A dona de casa Cleusa Aragão Dias viveu durante 20 anos em uma casa que alagava a cada grande chuva que atingia Curitiba. Certa vez o filho mais novo não foi levado pela enxurrada por segundos. Havia também o esgoto e ratos. Agora Cleusa comemora a residência nova: "É azul, a cor que mais gosto", diz. Ela faz parte de um grupo de mais de 6 mil famílias que até a metade do ano que vem deixará as margens dos rios curitibanos. São cerca de 24 mil homens e mulheres, quase a população do bairro Bigorrilho, que não farão mais parte das estatísticas sobre alagamentos e desastres naturais.
Cleusa é o retrato de uma parcela da população que não teve oportunidade alguma na vida. Sem saber ler ou escrever, trabalhou desde criança na informalidade. Perdeu as contas de quantas vezes perdeu tudo o que tinha dentro de casa. "Só Deus sabe o que eu sofri. Agora é vida nova", comemora. Ela saiu das margens do Rio Barigui e foi para as Moradias Corbélia, loteamento construído pela Cohab de Curitiba. Assim como ela, outras 220 mil pessoas vivem hoje mas 254 favelas existentes em Curitiba.
Em 2007, a prefeitura iniciou um mapeamento para localizar a população que vivia em Áreas de Preservação Permanente. Foram encontrados quase 12 mil domicílios que estavam na faixa de proteção das margens dos rios, que varia de 30 a 50 metros. Essas moradias irregulares não prejudicam somente as famílias pobres, mas todo o meio ambiente, já que o corte da mata ciliar aumenta as chances de assoreamento, destruindo animais e plantas que dependem do rio.
Feito o levantamento, a prefeitura decidiu agir por bacias hidrográficas, para realocar grupos inteiros. Isso evita que a margem seja ocupada novamente. Foram selecionadas 43 vilas que estavam mais degradadas e com as famílias em maior situação de risco.

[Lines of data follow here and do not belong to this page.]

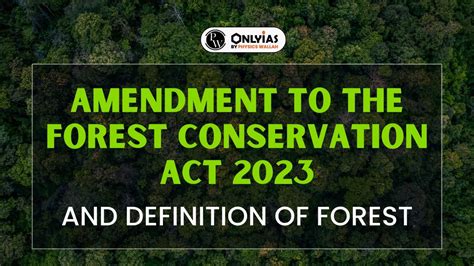 amendment to the forest conservation act 2023 and definition of forest pwonlyias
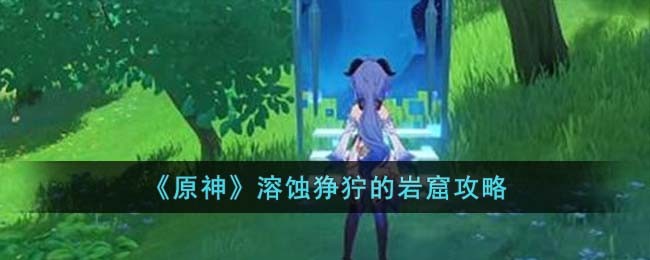 原神溶蚀狰狞的岩窟怎么通过
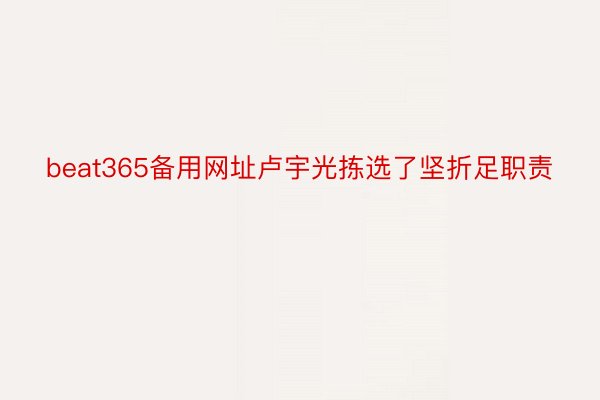 beat365备用网址卢宇光拣选了坚折足职责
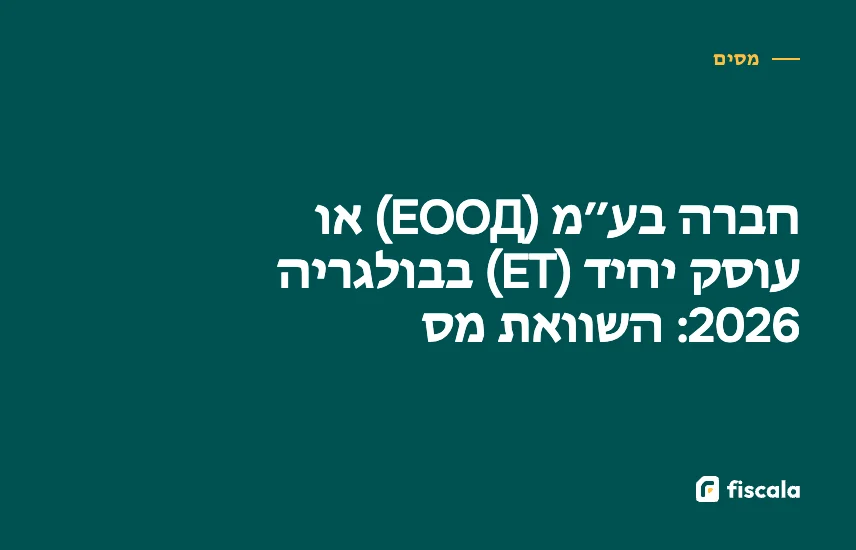 חברה בע״מ (ЕООД) או עוסק יחיד (ЕТ) בבולגריה 2026: השוואת מס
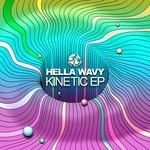 cover: Hella Wavy - Kinetic EP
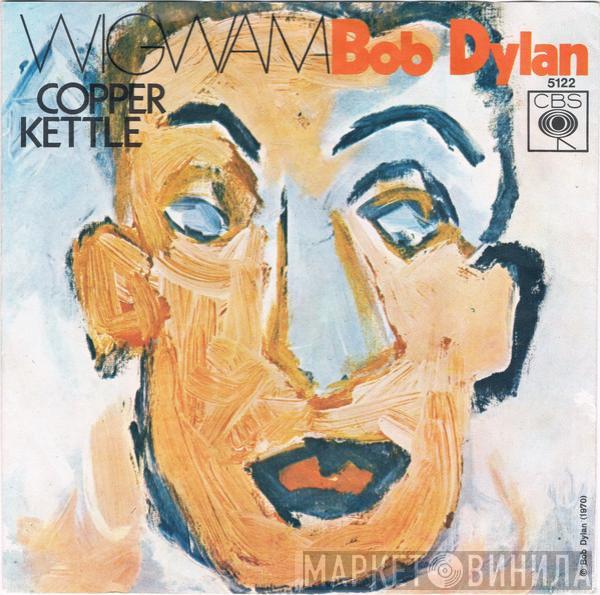  Bob Dylan  - Wigwam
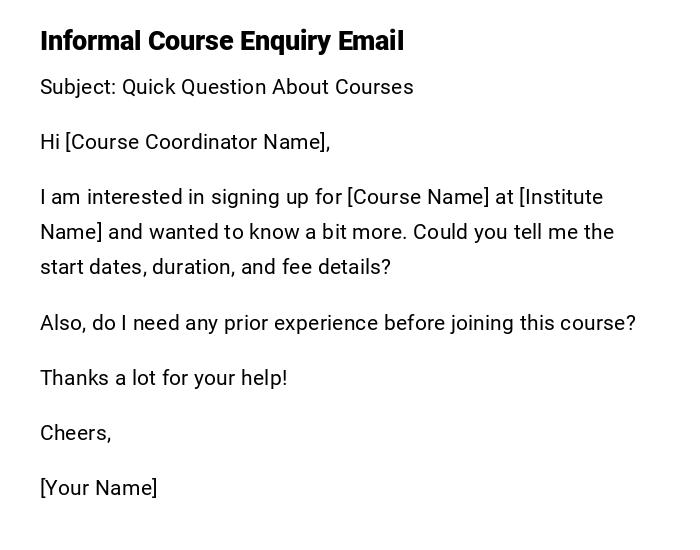 Informal Course Enquiry Email Informal Course Enquiry Email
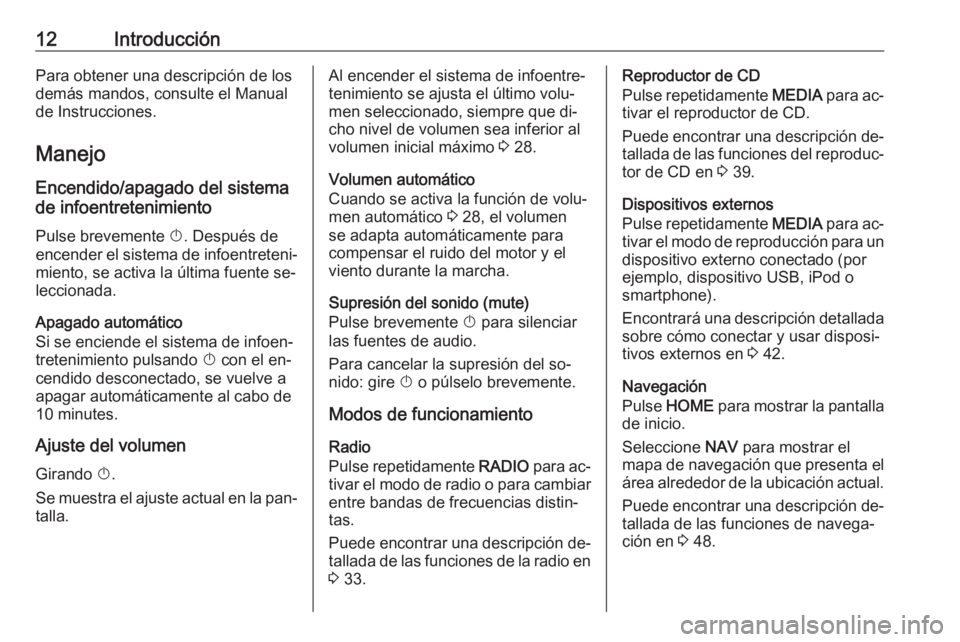 OPEL ASTRA K 2016 Manual de infoentretenimiento (in Spanish) 12IntroducciónPara obtener una descripción de los
demás mandos, consulte el Manual de Instrucciones.
Manejo Encendido/apagado del sistema
de infoentretenimiento
Pulse brevemente X. Después de
enc OPEL ASTRA K 2016 Manual de infoentretenimiento (in Spanish) 12IntroducciónPara obtener una descripción de los
demás mandos, consulte el Manual de Instrucciones.
Manejo Encendido/apagado del sistema
de infoentretenimiento
Pulse brevemente X. Después de
enc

A outra metade das 12 mil famílias que ainda não foi beneficiada deverá ser contemplada com as obras do próximo Programa de Aceleração do Crescimento (PAC2).
O custo total das obras será R$ 150 milhões. A verba vem do PAC e do município. O valor abrange a reurbanização das vilas, mais as realocações. Cada unidade habitacional construída pela Cohab custa em média R$ 30 mil. As famílias reassentadas contribuirão com o pagamento das casas, mas segundo a Cohab a situação de cada morador foi avaliada individualmente. Há um grande subsídio do poder público, seis meses de carência para o início do pagamento e a parcela não pode ultrapassar o valor de 10% da renda. Para a Cohab, mesmo que o valor pago seja simbólico, é importante para o sentimento de pertencimento e construção de patrimônio.

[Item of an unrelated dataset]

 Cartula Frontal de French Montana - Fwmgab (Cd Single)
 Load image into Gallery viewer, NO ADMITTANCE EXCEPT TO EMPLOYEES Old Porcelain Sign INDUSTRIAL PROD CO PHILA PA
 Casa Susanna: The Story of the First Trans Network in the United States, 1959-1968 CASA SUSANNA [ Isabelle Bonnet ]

Hoje 30% das realocações previstas já foram efetivadas -- o que significam 1,8 mil famílias -- e as demais obras estão sendo realizadas, faltando 40% para a conclusão. Para a diretora técnica da Cohab, Teresa Oliveira, as ações realizadas são uma conquista porque a habitação sempre foi uma área com poucos recursos disponíveis. "Fazemos um trabalho amplo. Há um ação social para que as famílias reconstruam suas vidas", diz.
Descaso
Mesmo com o bom resultado da remoção de domicílios de beiras dos rios, é preciso analisar a habitação de forma geral. Com 13 mil famílias morando nesses locais, é difícil não se perguntar como a situação chegou neste patamar. Para especialistas, o poder público não olhou para o problema como deveria.
Com a extinção do Banco Nacional de Habitação na década de 80, o país ficou sem uma política nacional e o que os governos faziam era a mera construção de casas. "Houve tolerância com a ocupação irregular do solo. As pessoas foram para esses locais porque não tinham aonde ir. Até hoje falta uma política clara", afirma o arquiteto e professor da Pontifícia Universidade Católica do Paraná Carlos Hardt.